Canada’s Newfoundland Dog

There was an item on the TV this evening about Newfoundland dogs. I’ve always had a special regard for these amazing animals. Bred as working dogs originally in the east coast Canadian Province of Newfoundland their characteristics of water resistant coats and large webbed paws make them wonderful swimmers.

(Image: Happy Tails/AdobeStock)

They actually don’t swim by the more usual doggie paddle but use a stroke much more akin to a human front crawl. In Newfoundland, fisherman would use them to swim out and bring their nets in, they also have a great propensity for water rescue and have saved countless lives over the years, one of them being Napolean Bonaparte no less. One Newfoundland dog was recorded as saving 92 lives from a single distressed ship off Newfoundland in the early 20th century. In more recent times the breed has been used as a therapy dog for people with mental health problems.

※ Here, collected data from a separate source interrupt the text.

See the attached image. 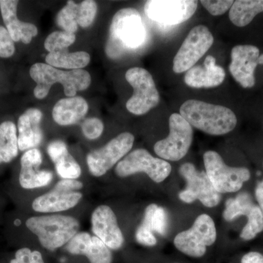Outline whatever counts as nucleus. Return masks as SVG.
I'll return each instance as SVG.
<instances>
[{
  "label": "nucleus",
  "instance_id": "nucleus-38",
  "mask_svg": "<svg viewBox=\"0 0 263 263\" xmlns=\"http://www.w3.org/2000/svg\"><path fill=\"white\" fill-rule=\"evenodd\" d=\"M241 263H263V255L257 252H249L242 257Z\"/></svg>",
  "mask_w": 263,
  "mask_h": 263
},
{
  "label": "nucleus",
  "instance_id": "nucleus-20",
  "mask_svg": "<svg viewBox=\"0 0 263 263\" xmlns=\"http://www.w3.org/2000/svg\"><path fill=\"white\" fill-rule=\"evenodd\" d=\"M43 114L39 109L29 108L18 121V143L20 151H28L36 148L43 140V132L41 127Z\"/></svg>",
  "mask_w": 263,
  "mask_h": 263
},
{
  "label": "nucleus",
  "instance_id": "nucleus-23",
  "mask_svg": "<svg viewBox=\"0 0 263 263\" xmlns=\"http://www.w3.org/2000/svg\"><path fill=\"white\" fill-rule=\"evenodd\" d=\"M47 152L55 164L59 176L63 179H77L81 175L80 165L69 153L64 142L54 141L49 143Z\"/></svg>",
  "mask_w": 263,
  "mask_h": 263
},
{
  "label": "nucleus",
  "instance_id": "nucleus-18",
  "mask_svg": "<svg viewBox=\"0 0 263 263\" xmlns=\"http://www.w3.org/2000/svg\"><path fill=\"white\" fill-rule=\"evenodd\" d=\"M226 71L216 65L214 57L208 56L203 65L194 66L184 76L185 84L192 88H213L224 82Z\"/></svg>",
  "mask_w": 263,
  "mask_h": 263
},
{
  "label": "nucleus",
  "instance_id": "nucleus-17",
  "mask_svg": "<svg viewBox=\"0 0 263 263\" xmlns=\"http://www.w3.org/2000/svg\"><path fill=\"white\" fill-rule=\"evenodd\" d=\"M66 249L69 253L86 256L90 263H111L113 259L110 249L100 238L84 232L77 233Z\"/></svg>",
  "mask_w": 263,
  "mask_h": 263
},
{
  "label": "nucleus",
  "instance_id": "nucleus-7",
  "mask_svg": "<svg viewBox=\"0 0 263 263\" xmlns=\"http://www.w3.org/2000/svg\"><path fill=\"white\" fill-rule=\"evenodd\" d=\"M216 239L215 224L211 216L203 214L197 216L191 228L181 232L174 238L178 250L192 257H201L206 253L207 247Z\"/></svg>",
  "mask_w": 263,
  "mask_h": 263
},
{
  "label": "nucleus",
  "instance_id": "nucleus-8",
  "mask_svg": "<svg viewBox=\"0 0 263 263\" xmlns=\"http://www.w3.org/2000/svg\"><path fill=\"white\" fill-rule=\"evenodd\" d=\"M169 136L157 142L154 149L162 160L175 162L187 154L193 143V127L180 114H173L169 119Z\"/></svg>",
  "mask_w": 263,
  "mask_h": 263
},
{
  "label": "nucleus",
  "instance_id": "nucleus-28",
  "mask_svg": "<svg viewBox=\"0 0 263 263\" xmlns=\"http://www.w3.org/2000/svg\"><path fill=\"white\" fill-rule=\"evenodd\" d=\"M255 204L249 193H241L235 198L227 200L223 217L226 221H231L240 216H247Z\"/></svg>",
  "mask_w": 263,
  "mask_h": 263
},
{
  "label": "nucleus",
  "instance_id": "nucleus-35",
  "mask_svg": "<svg viewBox=\"0 0 263 263\" xmlns=\"http://www.w3.org/2000/svg\"><path fill=\"white\" fill-rule=\"evenodd\" d=\"M15 52L14 41L6 28L0 26V58H9Z\"/></svg>",
  "mask_w": 263,
  "mask_h": 263
},
{
  "label": "nucleus",
  "instance_id": "nucleus-19",
  "mask_svg": "<svg viewBox=\"0 0 263 263\" xmlns=\"http://www.w3.org/2000/svg\"><path fill=\"white\" fill-rule=\"evenodd\" d=\"M18 4V1L15 0H0L2 16L13 41L29 44L32 38L37 35V28L34 24L19 20L17 16Z\"/></svg>",
  "mask_w": 263,
  "mask_h": 263
},
{
  "label": "nucleus",
  "instance_id": "nucleus-1",
  "mask_svg": "<svg viewBox=\"0 0 263 263\" xmlns=\"http://www.w3.org/2000/svg\"><path fill=\"white\" fill-rule=\"evenodd\" d=\"M146 38V27L139 12L134 8H123L112 19L105 53L109 58L117 60L139 49Z\"/></svg>",
  "mask_w": 263,
  "mask_h": 263
},
{
  "label": "nucleus",
  "instance_id": "nucleus-33",
  "mask_svg": "<svg viewBox=\"0 0 263 263\" xmlns=\"http://www.w3.org/2000/svg\"><path fill=\"white\" fill-rule=\"evenodd\" d=\"M81 129L87 139H98L104 130L103 123L98 118H89L83 122Z\"/></svg>",
  "mask_w": 263,
  "mask_h": 263
},
{
  "label": "nucleus",
  "instance_id": "nucleus-14",
  "mask_svg": "<svg viewBox=\"0 0 263 263\" xmlns=\"http://www.w3.org/2000/svg\"><path fill=\"white\" fill-rule=\"evenodd\" d=\"M259 57V48L252 45H238L232 49L230 73L245 89L255 85L254 71L258 65Z\"/></svg>",
  "mask_w": 263,
  "mask_h": 263
},
{
  "label": "nucleus",
  "instance_id": "nucleus-24",
  "mask_svg": "<svg viewBox=\"0 0 263 263\" xmlns=\"http://www.w3.org/2000/svg\"><path fill=\"white\" fill-rule=\"evenodd\" d=\"M90 60L91 58L87 52L70 53L67 48L50 52L46 57V64L48 65L70 70L84 68L89 65Z\"/></svg>",
  "mask_w": 263,
  "mask_h": 263
},
{
  "label": "nucleus",
  "instance_id": "nucleus-39",
  "mask_svg": "<svg viewBox=\"0 0 263 263\" xmlns=\"http://www.w3.org/2000/svg\"><path fill=\"white\" fill-rule=\"evenodd\" d=\"M255 196L263 214V180L257 184L255 190Z\"/></svg>",
  "mask_w": 263,
  "mask_h": 263
},
{
  "label": "nucleus",
  "instance_id": "nucleus-3",
  "mask_svg": "<svg viewBox=\"0 0 263 263\" xmlns=\"http://www.w3.org/2000/svg\"><path fill=\"white\" fill-rule=\"evenodd\" d=\"M31 78L37 86L34 89L36 98L42 100L48 96L55 83L63 86L65 95L68 98L75 97L79 91L87 89L91 84V76L87 71L73 70L63 71L45 63H35L29 70Z\"/></svg>",
  "mask_w": 263,
  "mask_h": 263
},
{
  "label": "nucleus",
  "instance_id": "nucleus-27",
  "mask_svg": "<svg viewBox=\"0 0 263 263\" xmlns=\"http://www.w3.org/2000/svg\"><path fill=\"white\" fill-rule=\"evenodd\" d=\"M167 228V215L163 208L156 204H151L145 210L144 218L140 229L150 233L165 234Z\"/></svg>",
  "mask_w": 263,
  "mask_h": 263
},
{
  "label": "nucleus",
  "instance_id": "nucleus-2",
  "mask_svg": "<svg viewBox=\"0 0 263 263\" xmlns=\"http://www.w3.org/2000/svg\"><path fill=\"white\" fill-rule=\"evenodd\" d=\"M181 116L192 126L212 136H222L233 130L237 117L233 110L221 105L190 100L180 108Z\"/></svg>",
  "mask_w": 263,
  "mask_h": 263
},
{
  "label": "nucleus",
  "instance_id": "nucleus-13",
  "mask_svg": "<svg viewBox=\"0 0 263 263\" xmlns=\"http://www.w3.org/2000/svg\"><path fill=\"white\" fill-rule=\"evenodd\" d=\"M195 0H148L145 13L154 22L165 25H177L189 20L196 11Z\"/></svg>",
  "mask_w": 263,
  "mask_h": 263
},
{
  "label": "nucleus",
  "instance_id": "nucleus-22",
  "mask_svg": "<svg viewBox=\"0 0 263 263\" xmlns=\"http://www.w3.org/2000/svg\"><path fill=\"white\" fill-rule=\"evenodd\" d=\"M89 110V105L81 97H72L59 100L52 111L53 120L59 125L70 126L82 120Z\"/></svg>",
  "mask_w": 263,
  "mask_h": 263
},
{
  "label": "nucleus",
  "instance_id": "nucleus-41",
  "mask_svg": "<svg viewBox=\"0 0 263 263\" xmlns=\"http://www.w3.org/2000/svg\"><path fill=\"white\" fill-rule=\"evenodd\" d=\"M176 263H177V262H176Z\"/></svg>",
  "mask_w": 263,
  "mask_h": 263
},
{
  "label": "nucleus",
  "instance_id": "nucleus-5",
  "mask_svg": "<svg viewBox=\"0 0 263 263\" xmlns=\"http://www.w3.org/2000/svg\"><path fill=\"white\" fill-rule=\"evenodd\" d=\"M203 161L208 177L220 194L235 193L250 179L249 169L227 165L221 156L214 151L205 152Z\"/></svg>",
  "mask_w": 263,
  "mask_h": 263
},
{
  "label": "nucleus",
  "instance_id": "nucleus-37",
  "mask_svg": "<svg viewBox=\"0 0 263 263\" xmlns=\"http://www.w3.org/2000/svg\"><path fill=\"white\" fill-rule=\"evenodd\" d=\"M55 186L66 191L77 192L83 187V183L75 179H62Z\"/></svg>",
  "mask_w": 263,
  "mask_h": 263
},
{
  "label": "nucleus",
  "instance_id": "nucleus-6",
  "mask_svg": "<svg viewBox=\"0 0 263 263\" xmlns=\"http://www.w3.org/2000/svg\"><path fill=\"white\" fill-rule=\"evenodd\" d=\"M125 78L133 88V96L126 104L128 111L141 116L157 106L160 103V94L148 70L141 67H133L127 71Z\"/></svg>",
  "mask_w": 263,
  "mask_h": 263
},
{
  "label": "nucleus",
  "instance_id": "nucleus-40",
  "mask_svg": "<svg viewBox=\"0 0 263 263\" xmlns=\"http://www.w3.org/2000/svg\"><path fill=\"white\" fill-rule=\"evenodd\" d=\"M258 64H259V65H263V54L259 57Z\"/></svg>",
  "mask_w": 263,
  "mask_h": 263
},
{
  "label": "nucleus",
  "instance_id": "nucleus-21",
  "mask_svg": "<svg viewBox=\"0 0 263 263\" xmlns=\"http://www.w3.org/2000/svg\"><path fill=\"white\" fill-rule=\"evenodd\" d=\"M83 195L54 186L51 191L34 199L32 209L39 213H56L69 210L78 205Z\"/></svg>",
  "mask_w": 263,
  "mask_h": 263
},
{
  "label": "nucleus",
  "instance_id": "nucleus-11",
  "mask_svg": "<svg viewBox=\"0 0 263 263\" xmlns=\"http://www.w3.org/2000/svg\"><path fill=\"white\" fill-rule=\"evenodd\" d=\"M214 41L212 32L205 26L192 29L174 57V72L182 73L193 67L210 49Z\"/></svg>",
  "mask_w": 263,
  "mask_h": 263
},
{
  "label": "nucleus",
  "instance_id": "nucleus-15",
  "mask_svg": "<svg viewBox=\"0 0 263 263\" xmlns=\"http://www.w3.org/2000/svg\"><path fill=\"white\" fill-rule=\"evenodd\" d=\"M91 228L95 236L100 238L108 248L119 249L124 238L119 228L117 216L108 205H100L91 214Z\"/></svg>",
  "mask_w": 263,
  "mask_h": 263
},
{
  "label": "nucleus",
  "instance_id": "nucleus-10",
  "mask_svg": "<svg viewBox=\"0 0 263 263\" xmlns=\"http://www.w3.org/2000/svg\"><path fill=\"white\" fill-rule=\"evenodd\" d=\"M179 174L186 181V189L179 193L181 201L192 203L199 200L208 208L215 207L219 203L221 194L214 187L206 173L197 171L193 164L186 162L180 167Z\"/></svg>",
  "mask_w": 263,
  "mask_h": 263
},
{
  "label": "nucleus",
  "instance_id": "nucleus-34",
  "mask_svg": "<svg viewBox=\"0 0 263 263\" xmlns=\"http://www.w3.org/2000/svg\"><path fill=\"white\" fill-rule=\"evenodd\" d=\"M10 263H45L42 254L38 251H32L29 248L18 249L15 257Z\"/></svg>",
  "mask_w": 263,
  "mask_h": 263
},
{
  "label": "nucleus",
  "instance_id": "nucleus-31",
  "mask_svg": "<svg viewBox=\"0 0 263 263\" xmlns=\"http://www.w3.org/2000/svg\"><path fill=\"white\" fill-rule=\"evenodd\" d=\"M76 40L75 34L65 31H57L48 36L45 41L44 46L49 53L57 50L67 49L73 44Z\"/></svg>",
  "mask_w": 263,
  "mask_h": 263
},
{
  "label": "nucleus",
  "instance_id": "nucleus-25",
  "mask_svg": "<svg viewBox=\"0 0 263 263\" xmlns=\"http://www.w3.org/2000/svg\"><path fill=\"white\" fill-rule=\"evenodd\" d=\"M260 13H263V0H237L230 9L229 18L236 27H243Z\"/></svg>",
  "mask_w": 263,
  "mask_h": 263
},
{
  "label": "nucleus",
  "instance_id": "nucleus-32",
  "mask_svg": "<svg viewBox=\"0 0 263 263\" xmlns=\"http://www.w3.org/2000/svg\"><path fill=\"white\" fill-rule=\"evenodd\" d=\"M98 12V5L92 0H85L77 4L76 21L78 25L87 28L94 22Z\"/></svg>",
  "mask_w": 263,
  "mask_h": 263
},
{
  "label": "nucleus",
  "instance_id": "nucleus-4",
  "mask_svg": "<svg viewBox=\"0 0 263 263\" xmlns=\"http://www.w3.org/2000/svg\"><path fill=\"white\" fill-rule=\"evenodd\" d=\"M26 226L45 249L53 251L68 243L77 234L80 224L72 216L46 215L29 218Z\"/></svg>",
  "mask_w": 263,
  "mask_h": 263
},
{
  "label": "nucleus",
  "instance_id": "nucleus-30",
  "mask_svg": "<svg viewBox=\"0 0 263 263\" xmlns=\"http://www.w3.org/2000/svg\"><path fill=\"white\" fill-rule=\"evenodd\" d=\"M77 4L73 1H67L65 6L57 14V23L65 32L75 34L78 30L77 21H76V10Z\"/></svg>",
  "mask_w": 263,
  "mask_h": 263
},
{
  "label": "nucleus",
  "instance_id": "nucleus-26",
  "mask_svg": "<svg viewBox=\"0 0 263 263\" xmlns=\"http://www.w3.org/2000/svg\"><path fill=\"white\" fill-rule=\"evenodd\" d=\"M16 126L10 121L0 124V164L8 163L18 154Z\"/></svg>",
  "mask_w": 263,
  "mask_h": 263
},
{
  "label": "nucleus",
  "instance_id": "nucleus-29",
  "mask_svg": "<svg viewBox=\"0 0 263 263\" xmlns=\"http://www.w3.org/2000/svg\"><path fill=\"white\" fill-rule=\"evenodd\" d=\"M247 217L248 221L240 236L243 240H250L263 231V214L260 208L254 205Z\"/></svg>",
  "mask_w": 263,
  "mask_h": 263
},
{
  "label": "nucleus",
  "instance_id": "nucleus-16",
  "mask_svg": "<svg viewBox=\"0 0 263 263\" xmlns=\"http://www.w3.org/2000/svg\"><path fill=\"white\" fill-rule=\"evenodd\" d=\"M42 154L37 148L27 151L21 158L19 183L22 188L32 190L47 186L53 179L51 171H40L42 164Z\"/></svg>",
  "mask_w": 263,
  "mask_h": 263
},
{
  "label": "nucleus",
  "instance_id": "nucleus-9",
  "mask_svg": "<svg viewBox=\"0 0 263 263\" xmlns=\"http://www.w3.org/2000/svg\"><path fill=\"white\" fill-rule=\"evenodd\" d=\"M171 170V165L167 161L154 157L146 149L138 148L117 164L115 172L122 178L145 173L152 181L161 183L168 177Z\"/></svg>",
  "mask_w": 263,
  "mask_h": 263
},
{
  "label": "nucleus",
  "instance_id": "nucleus-36",
  "mask_svg": "<svg viewBox=\"0 0 263 263\" xmlns=\"http://www.w3.org/2000/svg\"><path fill=\"white\" fill-rule=\"evenodd\" d=\"M200 3L211 14L220 15L224 14L228 10L231 8L234 1H233V0H217V1L202 0Z\"/></svg>",
  "mask_w": 263,
  "mask_h": 263
},
{
  "label": "nucleus",
  "instance_id": "nucleus-12",
  "mask_svg": "<svg viewBox=\"0 0 263 263\" xmlns=\"http://www.w3.org/2000/svg\"><path fill=\"white\" fill-rule=\"evenodd\" d=\"M134 141L133 134L122 133L105 146L90 152L86 157L90 174L95 177L106 174L131 150Z\"/></svg>",
  "mask_w": 263,
  "mask_h": 263
}]
</instances>
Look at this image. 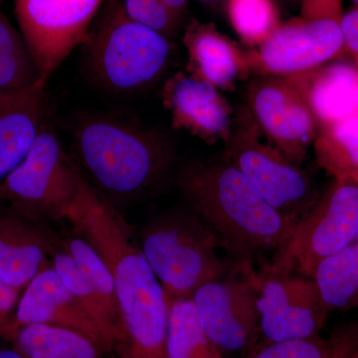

Classed as Giant dogs, they can often grow to approximately 150lbs and some have been known to grow to over 200libs. One particularly famous owner from the past was romantic poet, Lord Byron whose best friend he named ‘Boatswain’. Boatswain is interred at Byron’s former ancestral home, Newstead Abbey in Nottinghamshire. A monument stands there still with an epitaph by Byron which begins:

Near this Spot
are deposited the Remains of one
who possessed Beauty without Vanity,
Strength without Insolence,
Courage without Ferosity,
and all the virtues of Man without his Vices.
This praise, which would be unmeaning Flattery
if inscribed over human Ashes,
is but a just tribute to the Memory of
Boatswain, a Dog
who was born in Newfoundland May 1803
and died at Newstead November 18th 1808.

A fine and loving epitaph for any of these noble animals.